◆ Instructions for the task
In the records below, reproduce exactly the lines from the one containing "May include: A" through the one containing "Vice Presidential candidate", both included, and omit the pictures.

◆ Listed entries
•••••
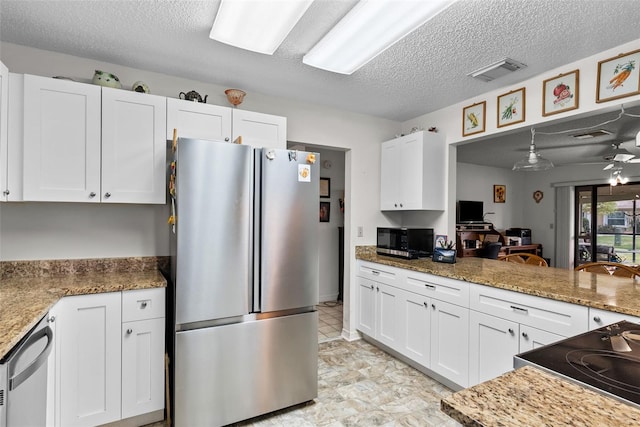 1633 Bentwood Dr, Sun City Center, FL 33573 - kitchen featuring stainless steel appliances, white cabinetry, a textured ceiling, and light stone countertops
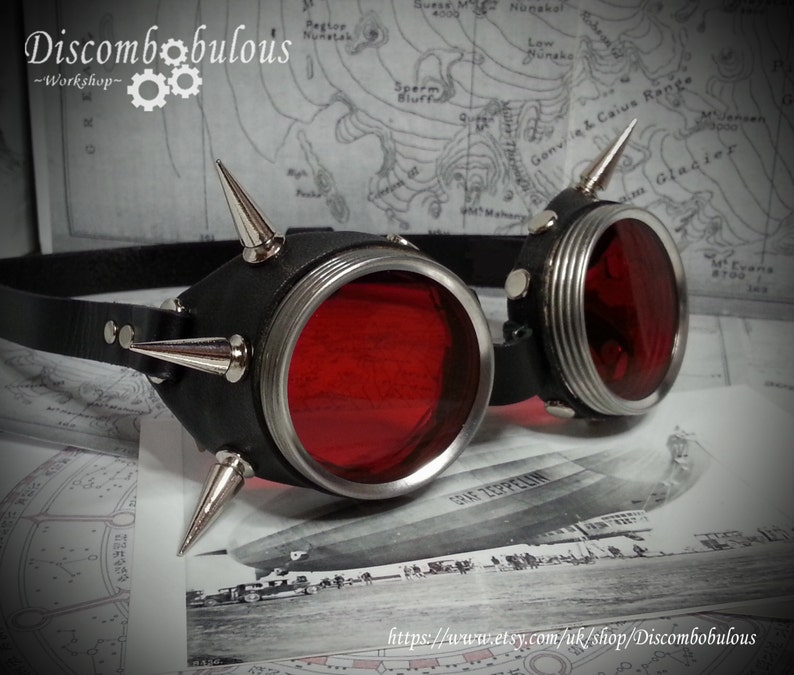 May include: A pair of steampunk goggles with red lenses and silver accents. The goggles are adorned with spikes and have a black leather strap.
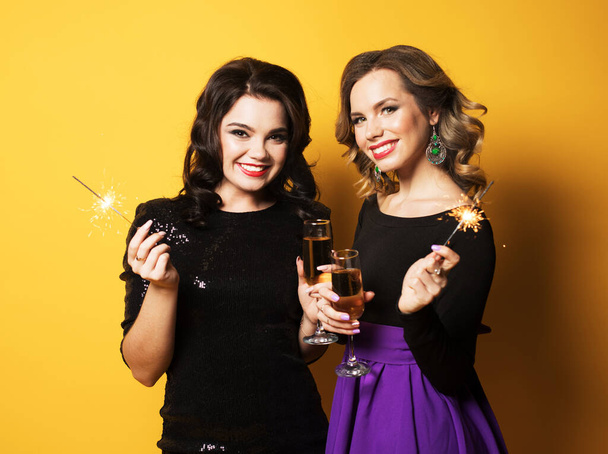 Holiday and party concept: Portrait of two young fashionable women with a champagne glasses and sparklers over yellow background - Foto, immagini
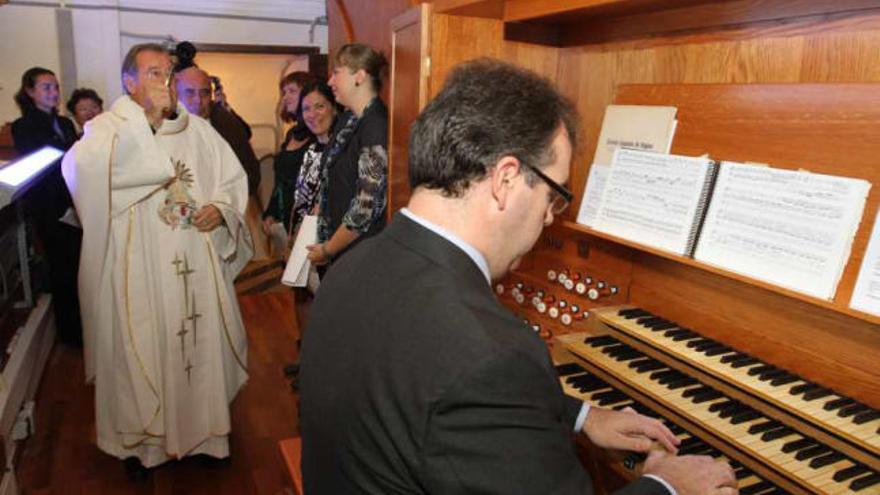 El párroco de San Jaime y Santa Ana bendice el órgano, ayer por la mañana, en el primer acto religioso de las fiestas.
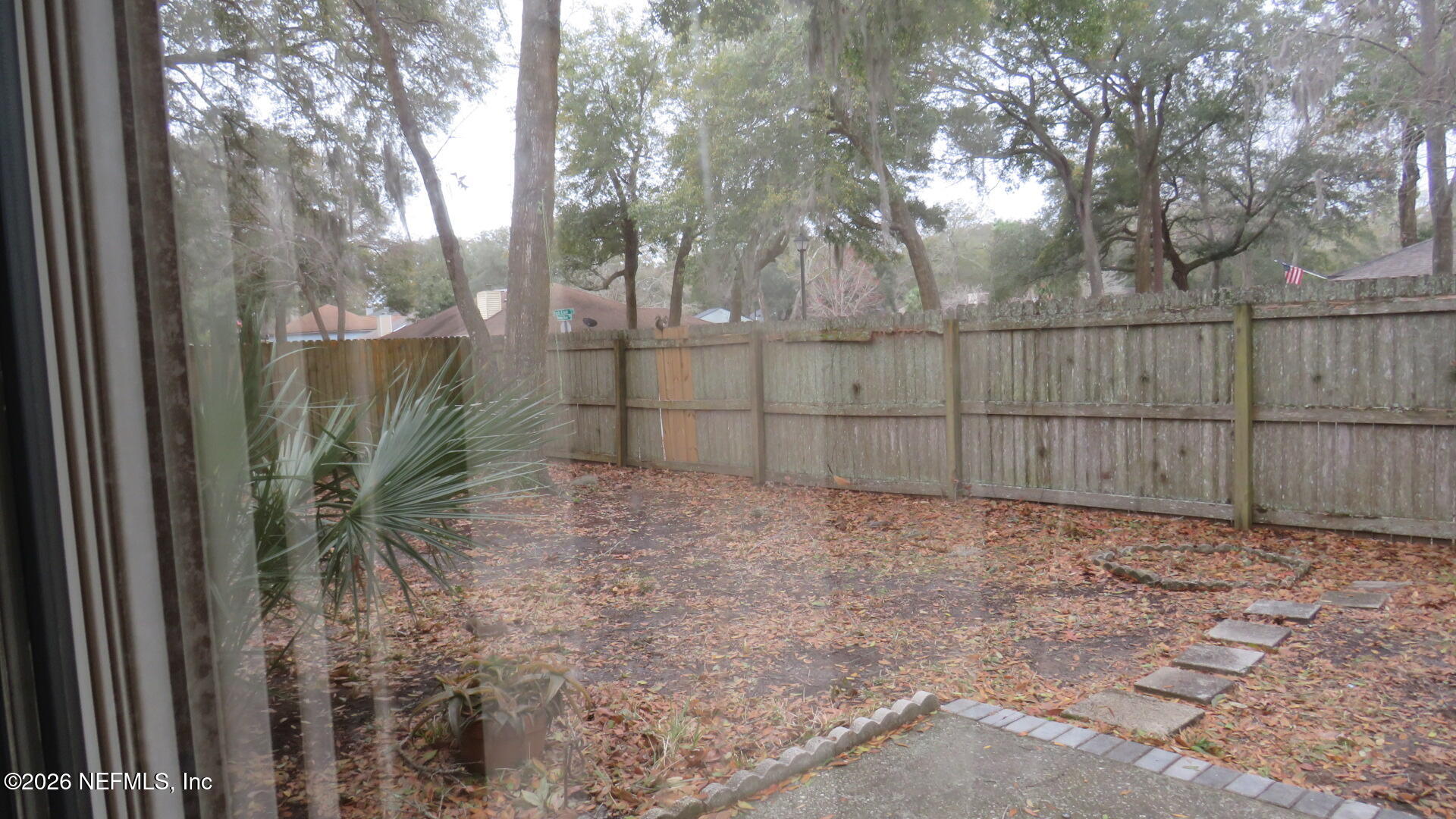 1878 Shadow Ridge Trail Jacksonville, FL 32225 - Photo 29 of 29 a backyard of a house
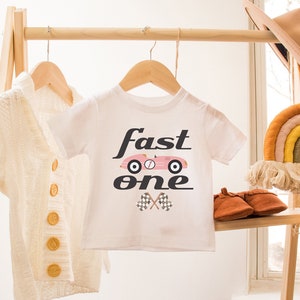 May include: White baby t-shirt with a pink race car graphic and the text "fast one" in black. The shirt is hanging on a wooden rack with a white cardigan and a rainbow wall hanging.
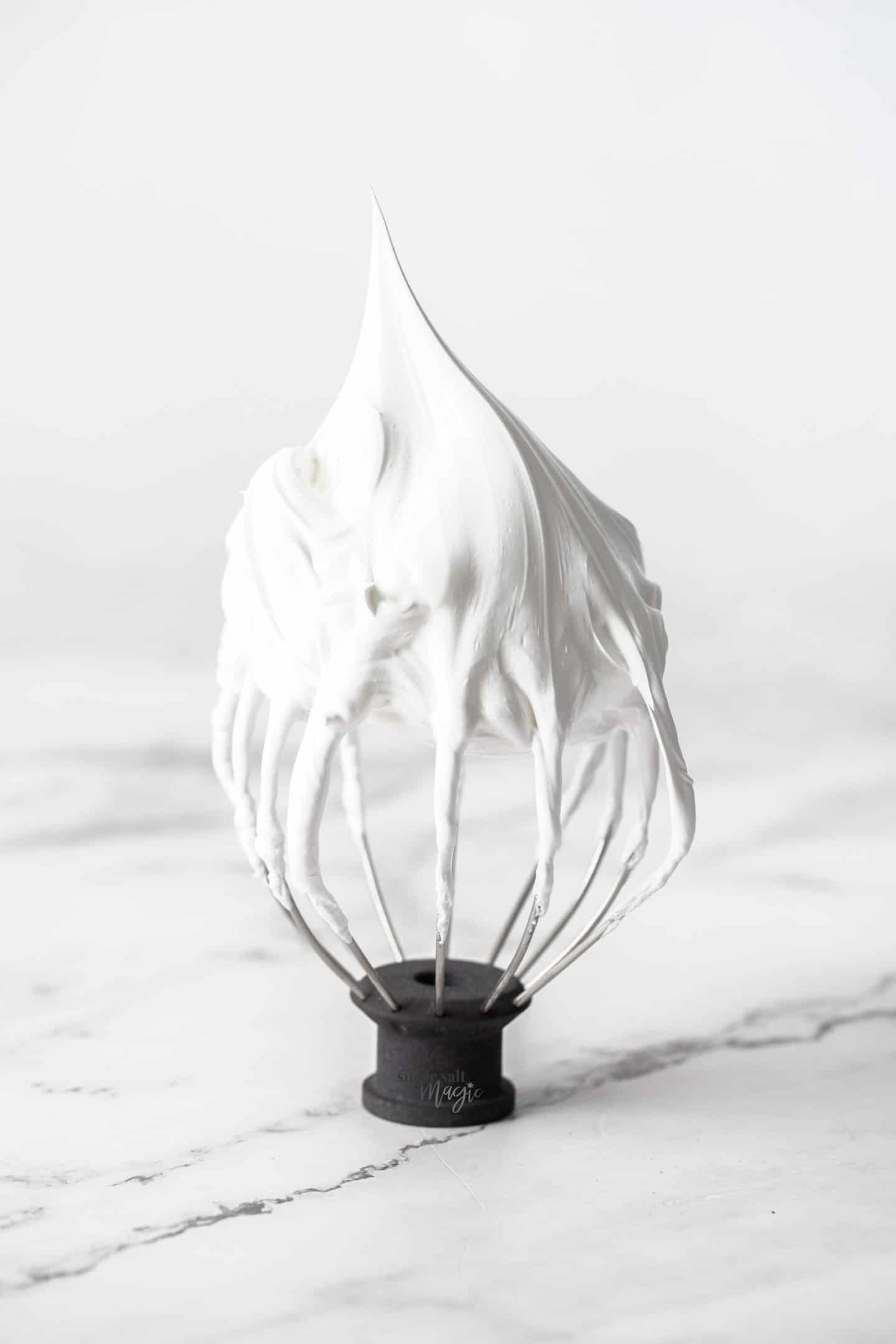 A whisk standing upright with a peak of meringue on top.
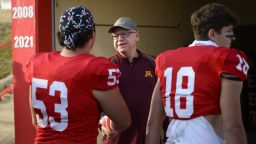 Vice Presidential candidate and Minnesota Gov. Tim Walz speaks to players on the Mankato West football team after they left the team tunnel Friday, Oct. 11, 2024 at Mankato West High School in Mankato, Minn. Gov. Walz visited Friday's Mankato East-West rivalry game. Walz was a defensive coach for Mankato West's 1999 state championship team.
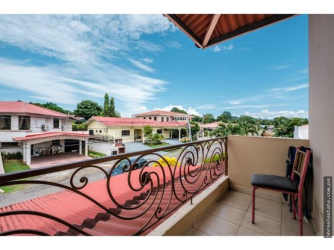 Covered tiled balcony with ornate railing neighborhood view Villa Venice El Terronal David Panama
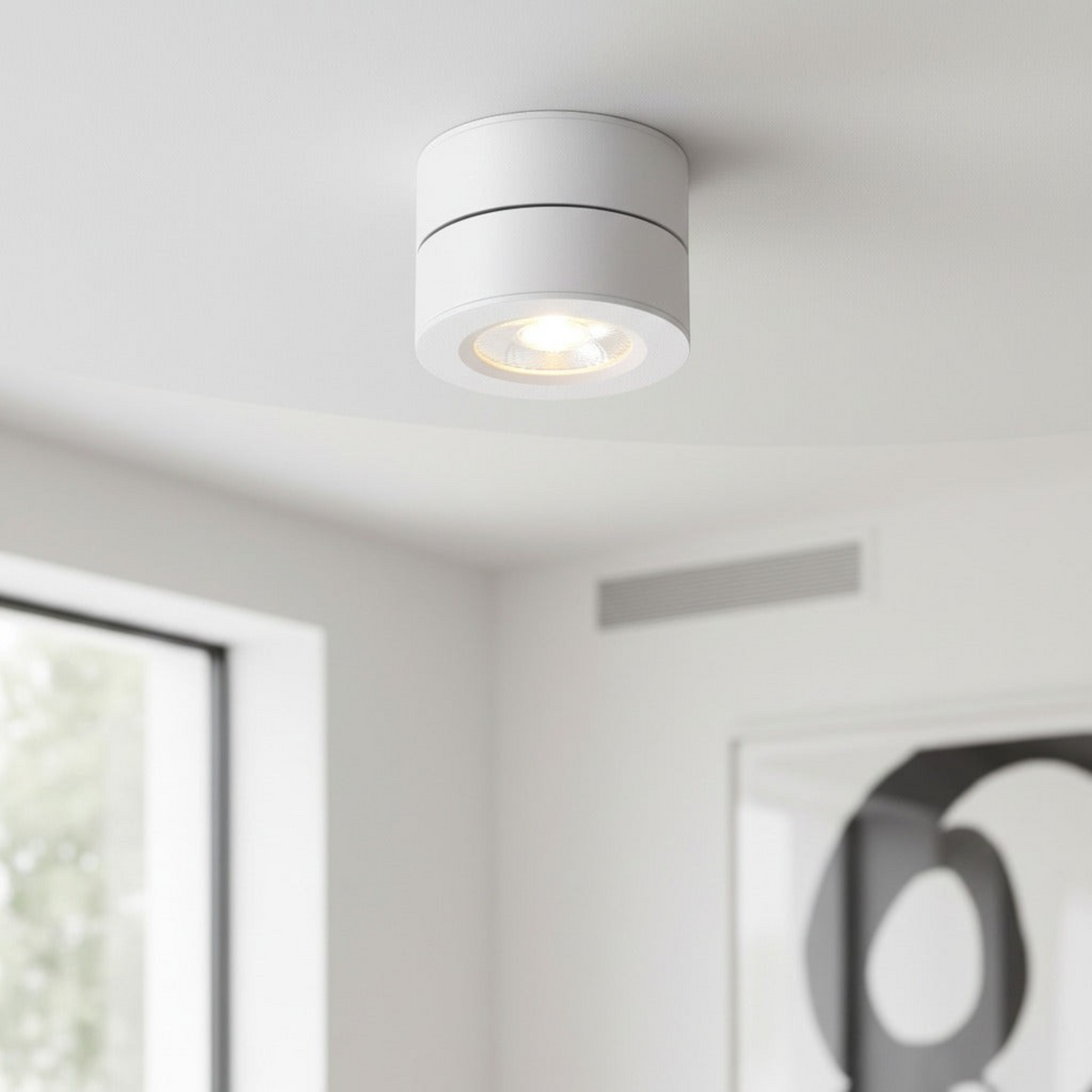 white adjustable ceiling light mounted on a white ceiling in a living room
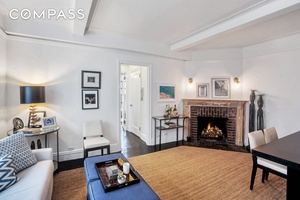 9P is a charming one bedroom apartment with a wood burning fireplace and northern views showcasing some of the city's most iconic buildings, including the Chrysler Building.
•••••
◆ Answer space
 May include: A pair of steampunk goggles with red lenses and silver accents. The goggles are adorned with spikes and have a black leather strap.
 Holiday and party concept: Portrait of two young fashionable women with a champagne glasses and sparklers over yellow background - Foto, immagini
 El párroco de San Jaime y Santa Ana bendice el órgano, ayer por la mañana, en el primer acto religioso de las fiestas.
 1878 Shadow Ridge Trail Jacksonville, FL 32225 - Photo 29 of 29 a backyard of a house
 May include: White baby t-shirt with a pink race car graphic and the text "fast one" in black. The shirt is hanging on a wooden rack with a white cardigan and a rainbow wall hanging.
 A whisk standing upright with a peak of meringue on top.
 Vice Presidential candidate and Minnesota Gov. Tim Walz speaks to players on the Mankato West football team after they left the team tunnel Friday, Oct. 11, 2024 at Mankato West High School in Mankato, Minn. Gov. Walz visited Friday's Mankato East-West rivalry game. Walz was a defensive coach for Mankato West's 1999 state championship team.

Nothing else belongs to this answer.